> [Records for processing]:
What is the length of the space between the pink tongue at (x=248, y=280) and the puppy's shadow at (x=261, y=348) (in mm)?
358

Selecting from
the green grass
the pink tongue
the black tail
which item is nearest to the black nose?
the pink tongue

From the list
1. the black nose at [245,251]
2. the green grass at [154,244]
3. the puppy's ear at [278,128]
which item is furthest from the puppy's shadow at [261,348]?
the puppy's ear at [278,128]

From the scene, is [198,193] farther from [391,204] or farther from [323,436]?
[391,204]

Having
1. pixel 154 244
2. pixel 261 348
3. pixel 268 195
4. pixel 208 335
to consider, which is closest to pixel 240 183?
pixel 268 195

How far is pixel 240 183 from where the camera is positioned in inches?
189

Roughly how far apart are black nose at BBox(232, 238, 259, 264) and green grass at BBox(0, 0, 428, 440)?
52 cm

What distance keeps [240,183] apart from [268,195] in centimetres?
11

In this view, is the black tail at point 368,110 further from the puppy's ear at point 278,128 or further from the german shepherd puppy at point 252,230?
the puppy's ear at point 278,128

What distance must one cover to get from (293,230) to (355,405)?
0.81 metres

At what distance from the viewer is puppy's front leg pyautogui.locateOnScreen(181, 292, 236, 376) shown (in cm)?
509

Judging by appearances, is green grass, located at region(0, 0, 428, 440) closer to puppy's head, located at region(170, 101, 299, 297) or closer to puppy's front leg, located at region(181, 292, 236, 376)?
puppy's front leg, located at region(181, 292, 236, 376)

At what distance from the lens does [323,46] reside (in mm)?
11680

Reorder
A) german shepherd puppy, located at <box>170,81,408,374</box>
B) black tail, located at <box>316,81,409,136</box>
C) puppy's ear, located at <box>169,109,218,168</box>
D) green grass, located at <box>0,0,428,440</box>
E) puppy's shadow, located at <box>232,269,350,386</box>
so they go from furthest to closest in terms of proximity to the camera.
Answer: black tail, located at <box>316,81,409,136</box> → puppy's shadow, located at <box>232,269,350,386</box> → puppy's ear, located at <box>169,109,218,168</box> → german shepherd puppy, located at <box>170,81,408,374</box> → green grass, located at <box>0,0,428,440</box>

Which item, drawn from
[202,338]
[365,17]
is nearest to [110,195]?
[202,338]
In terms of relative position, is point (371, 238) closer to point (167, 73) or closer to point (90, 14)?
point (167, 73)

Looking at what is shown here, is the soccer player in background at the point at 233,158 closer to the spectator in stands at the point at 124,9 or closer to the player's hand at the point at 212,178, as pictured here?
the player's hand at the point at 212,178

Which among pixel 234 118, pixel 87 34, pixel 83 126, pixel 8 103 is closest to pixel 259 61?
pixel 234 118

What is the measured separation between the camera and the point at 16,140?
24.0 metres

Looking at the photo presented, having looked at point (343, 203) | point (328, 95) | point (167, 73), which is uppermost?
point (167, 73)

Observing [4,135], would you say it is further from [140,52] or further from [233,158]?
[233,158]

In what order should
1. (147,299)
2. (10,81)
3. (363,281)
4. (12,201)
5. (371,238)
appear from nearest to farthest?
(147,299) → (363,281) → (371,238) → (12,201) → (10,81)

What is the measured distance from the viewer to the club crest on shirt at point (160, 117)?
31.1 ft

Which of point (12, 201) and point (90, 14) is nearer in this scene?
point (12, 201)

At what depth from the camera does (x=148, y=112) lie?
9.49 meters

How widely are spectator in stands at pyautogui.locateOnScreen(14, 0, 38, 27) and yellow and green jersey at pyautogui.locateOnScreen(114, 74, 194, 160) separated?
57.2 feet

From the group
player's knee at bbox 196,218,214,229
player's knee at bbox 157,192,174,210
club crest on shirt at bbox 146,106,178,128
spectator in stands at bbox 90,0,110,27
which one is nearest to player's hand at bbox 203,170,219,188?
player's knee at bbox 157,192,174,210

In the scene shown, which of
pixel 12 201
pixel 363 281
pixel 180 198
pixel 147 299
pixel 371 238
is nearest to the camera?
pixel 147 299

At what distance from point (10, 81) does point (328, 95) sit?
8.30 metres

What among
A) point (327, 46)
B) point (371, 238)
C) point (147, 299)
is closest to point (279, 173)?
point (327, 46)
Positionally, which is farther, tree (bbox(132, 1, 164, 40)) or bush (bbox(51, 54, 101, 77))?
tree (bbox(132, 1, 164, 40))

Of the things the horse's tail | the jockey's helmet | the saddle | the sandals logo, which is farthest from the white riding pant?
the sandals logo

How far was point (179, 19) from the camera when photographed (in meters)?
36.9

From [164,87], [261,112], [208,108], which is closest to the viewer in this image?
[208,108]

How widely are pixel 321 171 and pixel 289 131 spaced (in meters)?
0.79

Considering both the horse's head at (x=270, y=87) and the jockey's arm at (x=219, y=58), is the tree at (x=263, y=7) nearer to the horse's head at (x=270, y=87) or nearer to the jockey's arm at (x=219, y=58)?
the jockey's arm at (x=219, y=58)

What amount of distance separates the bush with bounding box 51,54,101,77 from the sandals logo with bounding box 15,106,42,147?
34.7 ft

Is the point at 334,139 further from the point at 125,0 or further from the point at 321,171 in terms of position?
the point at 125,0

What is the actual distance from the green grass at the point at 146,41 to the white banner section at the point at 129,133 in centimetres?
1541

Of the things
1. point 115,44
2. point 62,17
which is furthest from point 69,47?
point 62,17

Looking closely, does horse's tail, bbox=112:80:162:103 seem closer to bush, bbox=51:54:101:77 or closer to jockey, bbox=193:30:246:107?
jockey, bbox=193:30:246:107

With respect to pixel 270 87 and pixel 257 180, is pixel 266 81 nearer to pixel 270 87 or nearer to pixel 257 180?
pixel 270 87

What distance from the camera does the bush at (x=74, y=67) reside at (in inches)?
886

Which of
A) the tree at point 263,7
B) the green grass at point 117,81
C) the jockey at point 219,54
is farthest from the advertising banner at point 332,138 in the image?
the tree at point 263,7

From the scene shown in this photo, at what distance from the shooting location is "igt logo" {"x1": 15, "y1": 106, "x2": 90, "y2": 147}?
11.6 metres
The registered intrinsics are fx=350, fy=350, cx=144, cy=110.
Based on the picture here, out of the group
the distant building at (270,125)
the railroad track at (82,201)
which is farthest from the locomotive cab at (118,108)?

> [What is expected]: Repeat all of the material above, word for word and line for line.

> [Reply]:
What is the length of the space between the pink tongue at (x=248, y=280) and the puppy's shadow at (x=261, y=348) (in mm)?
358

Selecting from
the green grass
the pink tongue
the black tail
which item is nearest to the black nose?
the pink tongue

From the list
1. the black nose at [245,251]
2. the green grass at [154,244]
3. the puppy's ear at [278,128]
which item is furthest from the puppy's shadow at [261,348]?
the puppy's ear at [278,128]

From the scene, is [198,193] farther from [391,204] or farther from [323,436]?
[391,204]

Having
1. pixel 154 244
2. pixel 261 348
3. pixel 268 195
4. pixel 208 335
to consider, which is closest to pixel 240 183?
pixel 268 195

How far is pixel 240 183 from where the camera is positioned in inches?
189

Roughly how far apart are black nose at BBox(232, 238, 259, 264) and green grass at BBox(0, 0, 428, 440)?
52 cm

What distance keeps [240,183] apart from [268,195] in centimetres?
11

In this view, is the black tail at point 368,110 further from the puppy's ear at point 278,128 or further from the german shepherd puppy at point 252,230?
the puppy's ear at point 278,128

What distance must one cover to get from (293,230) to (355,405)?
0.81 metres

At what distance from the viewer is puppy's front leg pyautogui.locateOnScreen(181, 292, 236, 376) shown (in cm)?
509

Judging by appearances, is green grass, located at region(0, 0, 428, 440) closer to puppy's head, located at region(170, 101, 299, 297) or closer to puppy's front leg, located at region(181, 292, 236, 376)?
puppy's front leg, located at region(181, 292, 236, 376)

At what distance from the lens does [323,46] reside (in mm)?
11680

Reorder
A) german shepherd puppy, located at <box>170,81,408,374</box>
B) black tail, located at <box>316,81,409,136</box>
C) puppy's ear, located at <box>169,109,218,168</box>
D) green grass, located at <box>0,0,428,440</box>
E) puppy's shadow, located at <box>232,269,350,386</box>
so they go from furthest to closest in terms of proximity to the camera.
Answer: black tail, located at <box>316,81,409,136</box> → puppy's shadow, located at <box>232,269,350,386</box> → puppy's ear, located at <box>169,109,218,168</box> → german shepherd puppy, located at <box>170,81,408,374</box> → green grass, located at <box>0,0,428,440</box>

Which item, drawn from
[202,338]
[365,17]
is nearest to [110,195]?
[202,338]
In terms of relative position, is point (371, 238) closer to point (167, 73) or closer to point (90, 14)?
point (167, 73)

Looking at what is shown here, is the soccer player in background at the point at 233,158 closer to the spectator in stands at the point at 124,9 or closer to the player's hand at the point at 212,178, as pictured here?
the player's hand at the point at 212,178

Which among pixel 234 118, pixel 87 34, pixel 83 126, pixel 8 103 is closest to pixel 259 61?
pixel 234 118

What is the measured separation between the camera and the point at 16,140?
24.0 metres

Looking at the photo presented, having looked at point (343, 203) | point (328, 95) | point (167, 73), which is uppermost?
point (167, 73)

Observing [4,135], would you say it is further from [140,52] or further from [233,158]?
[233,158]

In what order should
1. (147,299)
2. (10,81)
3. (363,281)
4. (12,201)
5. (371,238)
appear from nearest to farthest?
(147,299) → (363,281) → (371,238) → (12,201) → (10,81)

What is the measured distance from the viewer to the club crest on shirt at point (160, 117)?
31.1 ft

Which of point (12, 201) and point (90, 14) is nearer in this scene?
point (12, 201)

At what depth from the camera does (x=148, y=112) lie?
9.49 meters

How widely are spectator in stands at pyautogui.locateOnScreen(14, 0, 38, 27) and yellow and green jersey at pyautogui.locateOnScreen(114, 74, 194, 160) separated?
57.2 feet

From the group
player's knee at bbox 196,218,214,229
player's knee at bbox 157,192,174,210
club crest on shirt at bbox 146,106,178,128
spectator in stands at bbox 90,0,110,27
which one is nearest to player's hand at bbox 203,170,219,188?
player's knee at bbox 157,192,174,210

In the scene shown, which of
pixel 12 201
pixel 363 281
pixel 180 198
pixel 147 299
pixel 371 238
is nearest to the camera?
pixel 147 299

At what distance from point (10, 81) does point (328, 95) sit?
8.30 metres

What among
A) point (327, 46)
B) point (371, 238)
C) point (147, 299)
is closest to point (279, 173)?
point (327, 46)
Positionally, which is farther, tree (bbox(132, 1, 164, 40)) or bush (bbox(51, 54, 101, 77))?
tree (bbox(132, 1, 164, 40))

Of the things the horse's tail | the jockey's helmet | the saddle | the sandals logo, which is farthest from the white riding pant?
the sandals logo

How far was point (179, 19) from the camera when photographed (in meters)?
36.9

From [164,87], [261,112], [208,108], which is closest to the viewer in this image?
[208,108]

How widely are pixel 321 171 and pixel 289 131 spaced (in meters)?
0.79

Considering both the horse's head at (x=270, y=87) and the jockey's arm at (x=219, y=58), is the tree at (x=263, y=7) nearer to the horse's head at (x=270, y=87) or nearer to the jockey's arm at (x=219, y=58)?
the jockey's arm at (x=219, y=58)

What amount of distance separates the bush with bounding box 51,54,101,77 from the sandals logo with bounding box 15,106,42,147?
34.7 ft

Is the point at 334,139 further from the point at 125,0 or further from the point at 321,171 in terms of position?
the point at 125,0

What is the actual distance from the green grass at the point at 146,41 to the white banner section at the point at 129,133 in centimetres?
1541

Of the things
1. point 115,44
2. point 62,17
which is furthest from point 69,47?
point 62,17

Looking closely, does horse's tail, bbox=112:80:162:103 seem closer to bush, bbox=51:54:101:77 or closer to jockey, bbox=193:30:246:107?
jockey, bbox=193:30:246:107

With respect to pixel 270 87 and pixel 257 180, is pixel 266 81 nearer to pixel 270 87 or nearer to pixel 257 180?
pixel 270 87

What distance from the camera does the bush at (x=74, y=67) reside at (in inches)?
886

Which of
A) the tree at point 263,7
B) the green grass at point 117,81
C) the jockey at point 219,54
is farthest from the advertising banner at point 332,138 in the image?
the tree at point 263,7

From the scene shown in this photo, at what distance from the shooting location is "igt logo" {"x1": 15, "y1": 106, "x2": 90, "y2": 147}?
11.6 metres
The registered intrinsics are fx=350, fy=350, cx=144, cy=110.
Based on the picture here, out of the group
the distant building at (270,125)
the railroad track at (82,201)
which is farthest from the locomotive cab at (118,108)?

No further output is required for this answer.